Nothing but the lines from the one containing "Q: Fraction of annotators marking 'moving'?" to the end of the data should be returned, each exactly as written.

##########

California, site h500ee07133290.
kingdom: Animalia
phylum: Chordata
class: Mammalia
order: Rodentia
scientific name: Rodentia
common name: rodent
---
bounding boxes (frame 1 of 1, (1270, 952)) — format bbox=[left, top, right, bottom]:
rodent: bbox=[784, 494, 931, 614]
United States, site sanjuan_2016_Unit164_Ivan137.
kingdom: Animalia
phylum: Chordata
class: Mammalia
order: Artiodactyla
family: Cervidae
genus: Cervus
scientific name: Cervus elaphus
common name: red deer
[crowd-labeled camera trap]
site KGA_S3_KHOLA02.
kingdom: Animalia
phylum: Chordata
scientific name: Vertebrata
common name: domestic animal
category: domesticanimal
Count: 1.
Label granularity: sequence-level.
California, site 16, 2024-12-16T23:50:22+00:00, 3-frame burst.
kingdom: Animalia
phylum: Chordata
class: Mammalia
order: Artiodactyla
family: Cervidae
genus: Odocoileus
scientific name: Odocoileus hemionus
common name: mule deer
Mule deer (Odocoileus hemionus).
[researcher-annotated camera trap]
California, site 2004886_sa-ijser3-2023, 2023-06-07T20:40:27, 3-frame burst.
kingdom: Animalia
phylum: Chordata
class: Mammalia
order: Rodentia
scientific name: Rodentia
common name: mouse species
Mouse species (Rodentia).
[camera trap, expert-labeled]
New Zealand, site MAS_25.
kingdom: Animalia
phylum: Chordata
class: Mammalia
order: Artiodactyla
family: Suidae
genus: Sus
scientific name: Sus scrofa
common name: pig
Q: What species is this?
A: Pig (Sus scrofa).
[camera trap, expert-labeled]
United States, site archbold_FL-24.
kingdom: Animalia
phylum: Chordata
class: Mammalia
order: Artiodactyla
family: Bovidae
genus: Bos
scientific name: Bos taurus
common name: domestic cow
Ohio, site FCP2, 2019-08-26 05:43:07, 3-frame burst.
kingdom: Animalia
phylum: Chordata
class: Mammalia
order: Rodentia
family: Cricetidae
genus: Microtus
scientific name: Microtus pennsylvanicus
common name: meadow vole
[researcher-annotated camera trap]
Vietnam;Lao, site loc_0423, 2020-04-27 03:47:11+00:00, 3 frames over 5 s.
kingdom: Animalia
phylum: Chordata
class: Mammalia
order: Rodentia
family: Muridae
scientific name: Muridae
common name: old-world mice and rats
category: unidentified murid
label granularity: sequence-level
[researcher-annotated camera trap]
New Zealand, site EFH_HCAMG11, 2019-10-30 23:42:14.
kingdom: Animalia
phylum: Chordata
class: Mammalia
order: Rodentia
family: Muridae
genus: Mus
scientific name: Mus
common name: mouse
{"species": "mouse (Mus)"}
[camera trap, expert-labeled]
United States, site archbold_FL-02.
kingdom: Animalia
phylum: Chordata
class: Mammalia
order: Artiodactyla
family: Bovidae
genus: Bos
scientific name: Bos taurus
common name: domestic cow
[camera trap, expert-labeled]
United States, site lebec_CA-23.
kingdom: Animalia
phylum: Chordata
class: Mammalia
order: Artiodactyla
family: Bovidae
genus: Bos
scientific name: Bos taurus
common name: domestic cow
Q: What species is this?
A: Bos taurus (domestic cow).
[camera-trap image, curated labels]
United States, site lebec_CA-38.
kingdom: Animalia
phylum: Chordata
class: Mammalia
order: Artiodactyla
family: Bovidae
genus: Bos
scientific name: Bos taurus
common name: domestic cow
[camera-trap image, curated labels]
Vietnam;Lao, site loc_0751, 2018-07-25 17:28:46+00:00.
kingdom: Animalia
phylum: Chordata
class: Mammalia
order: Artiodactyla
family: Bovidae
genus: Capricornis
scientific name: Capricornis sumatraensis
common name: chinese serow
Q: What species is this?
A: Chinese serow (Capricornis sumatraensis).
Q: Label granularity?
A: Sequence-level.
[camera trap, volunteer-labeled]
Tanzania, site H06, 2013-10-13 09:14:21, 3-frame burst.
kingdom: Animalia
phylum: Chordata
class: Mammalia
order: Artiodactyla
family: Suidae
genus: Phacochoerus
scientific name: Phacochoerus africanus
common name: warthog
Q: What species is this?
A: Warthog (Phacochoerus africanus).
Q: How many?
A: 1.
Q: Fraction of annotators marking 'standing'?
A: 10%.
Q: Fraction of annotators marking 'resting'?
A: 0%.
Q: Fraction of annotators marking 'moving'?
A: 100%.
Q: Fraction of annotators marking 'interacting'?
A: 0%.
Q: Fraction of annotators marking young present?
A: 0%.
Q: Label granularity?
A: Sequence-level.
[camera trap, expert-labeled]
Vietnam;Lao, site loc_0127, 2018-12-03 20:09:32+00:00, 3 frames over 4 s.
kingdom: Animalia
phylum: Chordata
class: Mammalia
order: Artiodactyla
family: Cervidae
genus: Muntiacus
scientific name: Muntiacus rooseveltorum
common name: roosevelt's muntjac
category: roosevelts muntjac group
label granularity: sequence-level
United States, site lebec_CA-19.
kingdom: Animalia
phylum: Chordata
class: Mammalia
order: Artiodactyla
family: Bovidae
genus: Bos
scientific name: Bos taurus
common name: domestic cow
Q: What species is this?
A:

##########

**EXERCISE SOLUTION:**
Q: Fraction of annotators marking 'moving'?
A: 100%.
Q: Fraction of annotators marking 'interacting'?
A: 0%.
Q: Fraction of annotators marking young present?
A: 0%.
Q: Label granularity?
A: Sequence-level.
[camera trap, expert-labeled]
Vietnam;Lao, site loc_0127, 2018-12-03 20:09:32+00:00, 3 frames over 4 s.
kingdom: Animalia
phylum: Chordata
class: Mammalia
order: Artiodactyla
family: Cervidae
genus: Muntiacus
scientific name: Muntiacus rooseveltorum
common name: roosevelt's muntjac
category: roosevelts muntjac group
label granularity: sequence-level
United States, site lebec_CA-19.
kingdom: Animalia
phylum: Chordata
class: Mammalia
order: Artiodactyla
family: Bovidae
genus: Bos
scientific name: Bos taurus
common name: domestic cow
Q: What species is this?
A:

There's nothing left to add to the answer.